My goodness, Jo. What an ordeal. Now it’s out in the open, how has everybody reacted? Friends? Family?
It’s been a strange time, impossible to imagine until you’re living it. My parents-in-law and my step-mum are worried – very worried. But my step-mum had something very similar that resulted in a full hysterectomy at twenty-five, so I focus on that.
My friends are mostly shocked, and I think this is because we’re all so busy rushing around, juggling children, work and life, that all of sudden life feels very grown-up. The biggest factor that stands out to me is that it was unexpected, this is the hardest thing my friends and family struggle to cope with. They get a strangely confused look on their faces – and I’m right there with them. There are times when I can almost forget. When it doesn’t seem real.
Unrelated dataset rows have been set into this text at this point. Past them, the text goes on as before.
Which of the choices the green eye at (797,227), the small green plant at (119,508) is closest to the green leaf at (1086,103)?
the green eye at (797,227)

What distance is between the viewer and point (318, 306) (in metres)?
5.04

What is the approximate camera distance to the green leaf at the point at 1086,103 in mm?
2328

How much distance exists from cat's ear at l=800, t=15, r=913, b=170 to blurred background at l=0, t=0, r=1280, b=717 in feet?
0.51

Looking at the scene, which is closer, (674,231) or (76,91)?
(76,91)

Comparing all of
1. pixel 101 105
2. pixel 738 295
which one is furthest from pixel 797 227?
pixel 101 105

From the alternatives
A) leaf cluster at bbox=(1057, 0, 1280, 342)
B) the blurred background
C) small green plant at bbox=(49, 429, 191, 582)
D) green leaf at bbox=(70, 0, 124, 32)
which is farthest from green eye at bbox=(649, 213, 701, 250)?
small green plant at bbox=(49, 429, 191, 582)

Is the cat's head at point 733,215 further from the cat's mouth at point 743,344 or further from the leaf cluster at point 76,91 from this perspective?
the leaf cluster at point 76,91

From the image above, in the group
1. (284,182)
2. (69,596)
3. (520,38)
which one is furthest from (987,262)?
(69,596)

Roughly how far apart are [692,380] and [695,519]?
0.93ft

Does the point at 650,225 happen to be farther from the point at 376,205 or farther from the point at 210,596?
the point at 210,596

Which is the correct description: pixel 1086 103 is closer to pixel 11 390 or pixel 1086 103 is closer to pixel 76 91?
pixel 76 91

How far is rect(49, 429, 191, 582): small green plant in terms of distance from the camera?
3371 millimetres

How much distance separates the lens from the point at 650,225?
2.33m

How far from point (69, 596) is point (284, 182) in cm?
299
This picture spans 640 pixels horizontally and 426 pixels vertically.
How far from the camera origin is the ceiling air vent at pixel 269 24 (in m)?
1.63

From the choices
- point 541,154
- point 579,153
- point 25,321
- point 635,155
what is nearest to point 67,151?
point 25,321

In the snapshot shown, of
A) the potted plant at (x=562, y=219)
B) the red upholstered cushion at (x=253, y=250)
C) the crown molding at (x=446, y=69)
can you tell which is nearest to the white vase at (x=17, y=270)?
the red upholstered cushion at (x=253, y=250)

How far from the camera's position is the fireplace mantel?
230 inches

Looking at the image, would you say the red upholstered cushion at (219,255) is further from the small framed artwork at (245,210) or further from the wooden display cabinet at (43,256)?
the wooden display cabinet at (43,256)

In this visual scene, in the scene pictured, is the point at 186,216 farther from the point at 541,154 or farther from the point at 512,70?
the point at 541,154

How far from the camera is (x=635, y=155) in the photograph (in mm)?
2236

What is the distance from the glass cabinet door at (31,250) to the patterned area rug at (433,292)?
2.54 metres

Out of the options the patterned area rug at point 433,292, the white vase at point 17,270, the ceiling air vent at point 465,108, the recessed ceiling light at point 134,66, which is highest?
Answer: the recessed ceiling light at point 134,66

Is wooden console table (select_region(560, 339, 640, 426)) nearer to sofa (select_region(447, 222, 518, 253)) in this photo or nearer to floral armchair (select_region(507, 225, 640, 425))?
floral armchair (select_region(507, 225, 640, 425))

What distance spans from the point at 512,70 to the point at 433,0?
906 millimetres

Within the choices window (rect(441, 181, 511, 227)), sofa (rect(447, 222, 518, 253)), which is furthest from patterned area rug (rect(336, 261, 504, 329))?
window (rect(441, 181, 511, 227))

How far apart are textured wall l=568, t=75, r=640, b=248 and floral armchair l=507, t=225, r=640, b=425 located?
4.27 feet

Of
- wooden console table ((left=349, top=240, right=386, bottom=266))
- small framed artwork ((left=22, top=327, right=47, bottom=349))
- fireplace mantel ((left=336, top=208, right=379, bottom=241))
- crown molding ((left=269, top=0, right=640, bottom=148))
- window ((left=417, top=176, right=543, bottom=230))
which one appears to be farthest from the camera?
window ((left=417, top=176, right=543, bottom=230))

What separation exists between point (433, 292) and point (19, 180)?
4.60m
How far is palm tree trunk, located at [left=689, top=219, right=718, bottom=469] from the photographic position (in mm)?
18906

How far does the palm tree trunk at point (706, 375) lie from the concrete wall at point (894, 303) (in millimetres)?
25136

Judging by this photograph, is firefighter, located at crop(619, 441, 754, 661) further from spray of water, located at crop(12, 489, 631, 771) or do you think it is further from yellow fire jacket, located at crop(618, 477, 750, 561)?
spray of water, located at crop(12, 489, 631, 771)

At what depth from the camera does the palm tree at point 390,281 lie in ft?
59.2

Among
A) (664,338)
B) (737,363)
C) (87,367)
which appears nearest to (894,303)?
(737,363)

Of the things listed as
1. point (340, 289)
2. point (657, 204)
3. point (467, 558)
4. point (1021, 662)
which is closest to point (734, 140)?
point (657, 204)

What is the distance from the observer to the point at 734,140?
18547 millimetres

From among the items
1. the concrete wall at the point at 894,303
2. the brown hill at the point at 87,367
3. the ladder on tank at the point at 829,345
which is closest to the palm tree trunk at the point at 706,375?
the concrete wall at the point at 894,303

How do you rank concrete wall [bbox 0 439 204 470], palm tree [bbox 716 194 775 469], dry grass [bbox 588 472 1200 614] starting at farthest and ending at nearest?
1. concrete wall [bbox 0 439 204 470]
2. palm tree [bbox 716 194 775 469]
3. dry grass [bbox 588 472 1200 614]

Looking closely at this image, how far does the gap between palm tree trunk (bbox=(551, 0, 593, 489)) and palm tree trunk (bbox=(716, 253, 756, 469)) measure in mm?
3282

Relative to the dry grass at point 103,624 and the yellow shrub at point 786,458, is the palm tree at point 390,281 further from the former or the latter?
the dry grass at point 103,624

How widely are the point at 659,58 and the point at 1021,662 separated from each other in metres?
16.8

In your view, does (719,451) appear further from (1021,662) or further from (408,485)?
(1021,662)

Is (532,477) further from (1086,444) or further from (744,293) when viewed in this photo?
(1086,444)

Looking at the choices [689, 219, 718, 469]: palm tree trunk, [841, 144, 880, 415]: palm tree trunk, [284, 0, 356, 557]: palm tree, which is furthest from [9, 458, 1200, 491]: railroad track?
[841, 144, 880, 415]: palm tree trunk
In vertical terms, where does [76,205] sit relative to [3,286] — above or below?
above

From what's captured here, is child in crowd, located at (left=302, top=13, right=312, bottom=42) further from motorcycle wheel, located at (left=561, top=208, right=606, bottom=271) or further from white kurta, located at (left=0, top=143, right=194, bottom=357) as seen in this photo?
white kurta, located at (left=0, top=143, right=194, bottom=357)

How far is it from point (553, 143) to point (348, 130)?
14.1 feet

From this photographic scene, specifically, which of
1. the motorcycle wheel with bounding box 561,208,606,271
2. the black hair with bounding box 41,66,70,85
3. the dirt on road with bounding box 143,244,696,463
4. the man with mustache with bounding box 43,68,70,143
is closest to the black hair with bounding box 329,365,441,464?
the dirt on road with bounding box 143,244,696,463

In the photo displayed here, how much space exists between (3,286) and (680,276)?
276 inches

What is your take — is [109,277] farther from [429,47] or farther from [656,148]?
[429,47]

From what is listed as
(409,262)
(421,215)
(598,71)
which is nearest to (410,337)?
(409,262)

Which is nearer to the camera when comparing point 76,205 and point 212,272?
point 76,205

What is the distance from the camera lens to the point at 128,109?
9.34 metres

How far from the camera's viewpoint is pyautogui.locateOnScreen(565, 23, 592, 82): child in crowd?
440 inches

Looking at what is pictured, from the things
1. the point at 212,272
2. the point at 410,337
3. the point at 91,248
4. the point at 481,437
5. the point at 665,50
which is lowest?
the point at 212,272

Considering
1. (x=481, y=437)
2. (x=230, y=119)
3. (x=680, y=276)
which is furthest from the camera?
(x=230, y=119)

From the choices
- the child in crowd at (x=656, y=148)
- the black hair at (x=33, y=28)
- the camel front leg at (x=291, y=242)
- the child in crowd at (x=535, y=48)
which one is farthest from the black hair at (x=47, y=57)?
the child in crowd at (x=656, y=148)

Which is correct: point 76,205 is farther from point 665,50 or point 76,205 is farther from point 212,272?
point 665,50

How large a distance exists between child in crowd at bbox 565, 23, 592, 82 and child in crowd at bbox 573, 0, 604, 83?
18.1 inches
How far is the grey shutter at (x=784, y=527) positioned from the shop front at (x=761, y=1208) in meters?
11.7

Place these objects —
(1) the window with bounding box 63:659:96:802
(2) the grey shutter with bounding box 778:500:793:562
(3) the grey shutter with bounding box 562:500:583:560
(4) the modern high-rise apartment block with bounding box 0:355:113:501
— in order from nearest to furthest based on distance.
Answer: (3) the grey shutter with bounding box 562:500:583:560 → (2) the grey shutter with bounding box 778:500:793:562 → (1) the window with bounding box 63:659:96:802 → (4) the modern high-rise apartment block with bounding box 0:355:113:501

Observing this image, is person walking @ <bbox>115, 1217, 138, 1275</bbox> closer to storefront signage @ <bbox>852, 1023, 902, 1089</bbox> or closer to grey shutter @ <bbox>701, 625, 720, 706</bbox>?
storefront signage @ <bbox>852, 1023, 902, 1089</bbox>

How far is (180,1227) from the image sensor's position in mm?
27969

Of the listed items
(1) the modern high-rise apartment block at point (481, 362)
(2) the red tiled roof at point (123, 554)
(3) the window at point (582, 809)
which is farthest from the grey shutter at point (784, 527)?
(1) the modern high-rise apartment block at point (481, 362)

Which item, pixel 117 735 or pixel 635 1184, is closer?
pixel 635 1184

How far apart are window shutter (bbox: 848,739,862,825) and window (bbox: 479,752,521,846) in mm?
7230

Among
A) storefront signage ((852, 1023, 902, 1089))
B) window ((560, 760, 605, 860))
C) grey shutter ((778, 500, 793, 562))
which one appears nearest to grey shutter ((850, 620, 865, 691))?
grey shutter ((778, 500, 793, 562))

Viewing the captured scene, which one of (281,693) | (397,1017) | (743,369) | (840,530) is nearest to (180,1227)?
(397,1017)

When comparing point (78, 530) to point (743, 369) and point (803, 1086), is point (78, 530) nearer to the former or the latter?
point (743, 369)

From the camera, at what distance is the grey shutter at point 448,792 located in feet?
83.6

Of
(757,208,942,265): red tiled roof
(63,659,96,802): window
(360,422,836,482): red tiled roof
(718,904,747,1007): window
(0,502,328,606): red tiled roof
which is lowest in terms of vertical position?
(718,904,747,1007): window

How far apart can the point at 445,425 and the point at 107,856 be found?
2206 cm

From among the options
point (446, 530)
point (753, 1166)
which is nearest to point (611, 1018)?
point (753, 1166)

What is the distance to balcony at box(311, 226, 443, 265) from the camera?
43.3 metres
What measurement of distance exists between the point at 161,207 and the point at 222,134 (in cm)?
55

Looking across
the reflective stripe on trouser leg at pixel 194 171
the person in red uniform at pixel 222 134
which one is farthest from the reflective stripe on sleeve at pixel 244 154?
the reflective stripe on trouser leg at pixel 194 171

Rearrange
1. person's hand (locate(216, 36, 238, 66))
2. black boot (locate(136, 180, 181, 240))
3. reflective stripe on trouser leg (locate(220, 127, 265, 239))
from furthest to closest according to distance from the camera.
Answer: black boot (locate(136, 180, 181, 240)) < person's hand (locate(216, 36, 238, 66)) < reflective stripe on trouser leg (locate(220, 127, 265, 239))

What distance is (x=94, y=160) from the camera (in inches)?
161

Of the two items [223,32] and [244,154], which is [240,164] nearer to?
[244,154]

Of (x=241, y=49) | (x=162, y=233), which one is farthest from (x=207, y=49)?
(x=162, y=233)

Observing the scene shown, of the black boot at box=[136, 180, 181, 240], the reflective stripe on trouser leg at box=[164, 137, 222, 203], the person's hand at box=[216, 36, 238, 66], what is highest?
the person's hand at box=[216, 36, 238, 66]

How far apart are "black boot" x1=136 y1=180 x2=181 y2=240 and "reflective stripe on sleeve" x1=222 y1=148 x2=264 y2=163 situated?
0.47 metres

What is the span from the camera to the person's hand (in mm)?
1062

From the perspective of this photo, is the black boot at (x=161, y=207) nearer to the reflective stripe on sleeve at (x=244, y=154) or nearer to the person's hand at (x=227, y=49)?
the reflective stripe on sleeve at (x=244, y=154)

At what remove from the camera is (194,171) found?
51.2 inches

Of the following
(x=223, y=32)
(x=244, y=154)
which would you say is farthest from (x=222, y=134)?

Moving forward I’m doing okay, uncomfortable by okay – we’re controlling the pain so the results of MRI had chance to get lots of eyes and medical opinions. And now I have surgery on the 13th of February, for a full hysterectomy. It’s most likely to be full open surgery as the mass is quite big, and they don’t want to risk perforation. The rest of my blood levels are normal and clear, and they are positive that the risk of ovarian cancer is low. Which is what I’m staying centered on. Once the surgery is done my aim is to get well, and deal with the menopause as it decides to come at me. I nervous about the healing, as I’m not good at sitting still and waiting but I have my writing, so I can escape to the outside world. And I want to keep making YouTube videos talking about this; the stages, the healing and what comes next. Because I think we need to share more than facts, we need to share our stories, to encourage women of all ages to go to the doctor, to have smear tests, to ask the difficult questions.
Thanks so, so much for being open with us. I know there will be so many positive thoughts winging your way on the 12th February. It’s my Mum’s birthday, so I’ll have both of you in my heart on that day. And thanks for letting us hear you open up on your You-tube vlog. Here is the LINK everybody.
Please spread the word to all and sundry about opening up and taking care of ourselves. We have to listen to our bodies and the little voice whispering that all is not right.